To those familiar, the main variable on a cruise is the relative need to go on excursions and the cost thereof.  At some destinations, a reasonable-cost walk or local tour is sufficient, but at others, the stop is a total waste of time if you don't take an expensive tour.

I would be willing to spend a thousand or so for tours, but not much more than that.

Anyone have any insights?


----------



## Weatherman2020

DGS49 said:


> Holland America has recently sent me some brochures offering cruises at incredibly attractive prices.  For example, a 14 day cruise including all the typical stops for, let's say, less than $2,000PP.  So for me and the Old Lady to fly cross country to Seattle and pay the price, all in, would be less than five grand.
> 
> To those familiar, the main variable on a cruise is the relative need to go on excursions and the cost thereof.  At some destinations, a reasonable-cost walk or local tour is sufficient, but at others, the stop is a total waste of time if you don't take an expensive tour.
> 
> I would be willing to spend a thousand or so for tours, but not much more than that.
> 
> Anyone have any insights?


Do Mendenhall glacier in Juneau, make sure you sail into glacier bay. Good lesson on the global warming myth there.

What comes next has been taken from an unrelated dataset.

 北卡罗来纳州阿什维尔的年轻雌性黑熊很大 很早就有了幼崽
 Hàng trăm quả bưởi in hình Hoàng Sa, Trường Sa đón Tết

Walked Ketchikan and Victoria, but do the White Pass train in Skagway. Only did 7 days, didn’t get north of glacier bay.


----------



## gallantwarrior

I live in Alaska and worked for Princess a couple of summers.  While the land excursions are neat, they are overpriced and most Alaskans wouldn't go on one on a bet.  These businesses count on tourists from the cruise ships to make bank.  What kind of tours were you thinking of?


----------



## WillowTree

I lived in Alaska eight years! I took the cruise so my husband could see Alaska! So book a flight seeing excursion. Go up and see the bears feeding on the salmon. Sept is best for that. Flight see to a glacier lake on top of a mountain. Take a hike through the woods to a cabin for some gold mining a baked salmon lunch and ginger cookies. The train ride from Fairbanks to Anchorage is nice. Any trip to a glacier is nice. Go whale watching. Get out and walk in Sitka, and Ketchikan. Look up the bald eagles are sitting way up the hillside in the Sitka spruce trees. They look like Christmas tree ornaments. Have a drink and talk with the locals! Oh! And for god’s sake go to Denali.


----------



## Maxdeath

If you do any excursions it will most likely be more then a thousand dollars. Did only two when we were on the Alaska cruise. One by helicopter to see the glaciers. The  other was to travel by bus over white pass then back by train. Those cost over $1200.00


----------



## gallantwarrior

WillowTree said:


> I lived in Alaska eight years! I took the cruise so my husband could see Alaska! So book a flight seeing excursion. Go up and see the bears feeding on the salmon. Sept is best for that. Flight see to a glacier lake on top of a mountain. Take a hike through the woods to a cabin for some gold mining a baked salmon lunch and ginger cookies. The train ride from Fairbanks to Anchorage is nice. Any trip to a glacier is nice. Go whale watching. Get out and walk in Sitka, and Ketchikan. Look up the bald eagles are sitting way up the hillside in the Sitka spruce trees. They look like Christmas tree ornaments. Have a drink and talk with the locals! Oh! And for god’s sake go to Denali.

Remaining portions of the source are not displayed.